Basterebbero solo duecento delle cinquantamila bombe nucleari, che si stima che già esistano, per distruggere la maggior parte delle più grandi città del mondo. E' urgente, dicono quegli scienziati, che i popoli non chiudano gli occhi su ciò che una guerra atomica può rappresentare per l'umanità.


5. Bastano queste poche riflessioni per farsi una domanda: possiamo continuare su questa strada? La risposta è chiara.

Il Papa discute il tema del pericolo della guerra e della necessità di salvare la pace, con molti uomini e in diverse occasioni. La via per tutelare la pace passa attraverso i colloqui ed i negoziati bilaterali, o multilaterali.

Tuttavia, alla loro base dobbiamo ritrovare e ricostruire un coefficiente principale, senza il quale essi da soli non daranno frutto e non assicureranno la pace. Bisogna ritrovare e ricostruire la fiducia reciproca! E questo è un problema difficile. La fiducia non si acquista per mezzo della forza. Neppure si ottiene con le sole dichiarazioni. La fiducia bisogna meritarla con gesti e fatti concreti.

"Pace agli uomini di buona volontà". Queste parole pronunciate una volta, al momento della nascita di Cristo, non cessano di essere la chiave della grande causa della pace nel mondo. Bisogna che le ricordino soprattutto coloro dai quali più dipende la pace.


6. Oggi è giorno di grande ed universale preghiera per la pace nel mondo. Noi colleghiamo questa preghiera al mistero della Maternità della Madre di Dio, e la Maternità è un messaggio incessante in favore della vita umana, poiché si pronuncia, anche senza parole, contro tutto ciò che la distrugge e la minaccia.

Non si può trovare niente che sia opposizione più grande alla guerra ed all'omicidio, se non proprio la maternità.

Così, dunque, eleviamo la nostra grande preghiera universale per la pace sulla terra ispirandoci al mistero della Maternità di Colei, che ha dato la vita umana al Figlio di Dio.

E infine esprimiamo questa preghiera servendoci delle parole della liturgia, che contengono un augurio di verità, di bene e di pace per tutti i popoli della terra: "Dio abbia pietà di noi e ci benedica, / su di noi faccia splendere il suo volto; / perché si conosca sulla terra la tua via, / fra tutte le genti la tua salvezza. / Ti lodino i popoli, Dio, / Ti lodino i popoli tutti. / Esultino le genti e si rallegrino, / perché giudichi i popoli con giustizia, / governi le nazioni sulla terra. / Ti lodino i popoli, Dio, / Ti lodino i popoli tutti. / La terra ha dato il suo frutto. / Ci benedica Dio, il nostro Dio, / ci benedica Dio / e lo temano tutti i confini della terra" (Ps 67).

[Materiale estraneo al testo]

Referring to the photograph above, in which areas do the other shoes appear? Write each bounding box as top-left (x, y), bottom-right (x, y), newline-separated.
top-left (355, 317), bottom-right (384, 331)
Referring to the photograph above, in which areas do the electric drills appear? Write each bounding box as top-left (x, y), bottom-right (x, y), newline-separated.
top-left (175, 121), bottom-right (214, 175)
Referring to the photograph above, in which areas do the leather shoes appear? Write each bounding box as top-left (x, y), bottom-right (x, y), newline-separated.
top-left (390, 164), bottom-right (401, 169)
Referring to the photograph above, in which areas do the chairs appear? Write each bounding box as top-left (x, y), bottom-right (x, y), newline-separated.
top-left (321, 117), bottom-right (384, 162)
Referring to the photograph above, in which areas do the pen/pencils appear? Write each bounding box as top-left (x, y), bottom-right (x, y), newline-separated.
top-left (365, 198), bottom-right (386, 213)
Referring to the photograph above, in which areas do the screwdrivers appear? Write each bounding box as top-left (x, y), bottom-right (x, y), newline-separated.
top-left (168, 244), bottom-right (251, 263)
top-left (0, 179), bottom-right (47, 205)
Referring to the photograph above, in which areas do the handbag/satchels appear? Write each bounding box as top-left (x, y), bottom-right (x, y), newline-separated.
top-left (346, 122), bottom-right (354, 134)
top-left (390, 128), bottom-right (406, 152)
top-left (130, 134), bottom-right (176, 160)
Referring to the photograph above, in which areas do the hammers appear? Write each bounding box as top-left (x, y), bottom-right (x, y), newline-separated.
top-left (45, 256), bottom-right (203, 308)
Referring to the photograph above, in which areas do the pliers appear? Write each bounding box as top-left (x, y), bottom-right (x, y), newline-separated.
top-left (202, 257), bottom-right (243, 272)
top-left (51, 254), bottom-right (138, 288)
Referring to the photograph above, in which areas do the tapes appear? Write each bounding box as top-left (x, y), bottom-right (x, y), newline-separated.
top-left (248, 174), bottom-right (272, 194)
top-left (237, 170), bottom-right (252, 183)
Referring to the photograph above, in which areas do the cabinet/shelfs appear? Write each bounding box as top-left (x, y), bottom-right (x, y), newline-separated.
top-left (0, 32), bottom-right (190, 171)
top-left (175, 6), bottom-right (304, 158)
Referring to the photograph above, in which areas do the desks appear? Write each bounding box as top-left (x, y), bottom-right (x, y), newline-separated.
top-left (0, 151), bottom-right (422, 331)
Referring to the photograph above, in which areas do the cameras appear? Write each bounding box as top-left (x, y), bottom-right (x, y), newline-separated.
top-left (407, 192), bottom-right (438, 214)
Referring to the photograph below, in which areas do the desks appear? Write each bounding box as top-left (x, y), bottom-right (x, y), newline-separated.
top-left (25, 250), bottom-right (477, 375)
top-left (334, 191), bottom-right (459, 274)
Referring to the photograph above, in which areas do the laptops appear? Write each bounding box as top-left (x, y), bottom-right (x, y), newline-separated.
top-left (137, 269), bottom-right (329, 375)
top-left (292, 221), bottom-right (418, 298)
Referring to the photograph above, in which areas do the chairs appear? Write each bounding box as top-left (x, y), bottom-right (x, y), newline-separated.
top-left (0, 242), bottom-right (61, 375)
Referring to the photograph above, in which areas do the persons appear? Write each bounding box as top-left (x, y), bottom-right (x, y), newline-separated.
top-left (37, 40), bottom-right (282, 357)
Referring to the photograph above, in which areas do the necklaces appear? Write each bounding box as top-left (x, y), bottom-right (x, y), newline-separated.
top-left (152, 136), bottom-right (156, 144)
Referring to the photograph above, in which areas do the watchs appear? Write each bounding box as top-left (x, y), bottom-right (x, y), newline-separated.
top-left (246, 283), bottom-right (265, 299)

Data: 1980-01-01Data estesa: Martedi 1Gennaio 1980.


Angelus Domini - Città del Vaticano (Roma)

Titolo: Più verità e più amore nei cuori degli uomini

1. Desidero iniziare l'Anno Nuovo insieme con voi, cari fratelli e sorelle, che amate questa preghiera comunitaria di mezzogiorno con il Papa. Desidero iniziare l'Anno del Signore 1980 con l'adorazione di Dio nella Santissima Trinità. Egli infatti è il Principio e la Fine di ogni cosa. A lui onore e gloria nei secoli.

Nessuna parte del nostro tempo e nessuna parte del nostro essere può essere sottratta a Colui "che si realizza interamente in tutte le cose" (Ep 1,23). Per di più, non può essere sottratto alla gloria di Dio Vivente quest'Anno che incominciamo oggi. Quando l'uomo si segna con il segno della croce e pronuncia le parole "Nel nome del Padre e del Figlio e dello Spirito Santo", manifesta che egli tutto intero è da Dio e che a Lui dirige il suo intelletto, il suo cuore, le sue braccia: tutta la sua umanità. così fa l'uomo prima della preghiera e del lavoro.

Così inizia ogni giorno. Facciamo lo stesso. E abbracciamo con il segno della salvezza quest'anno intero nel nome del Padre e del Figlio e dello Spirito Santo, affinché esso non ci allontani da Dio, ma ci avvicini a Lui.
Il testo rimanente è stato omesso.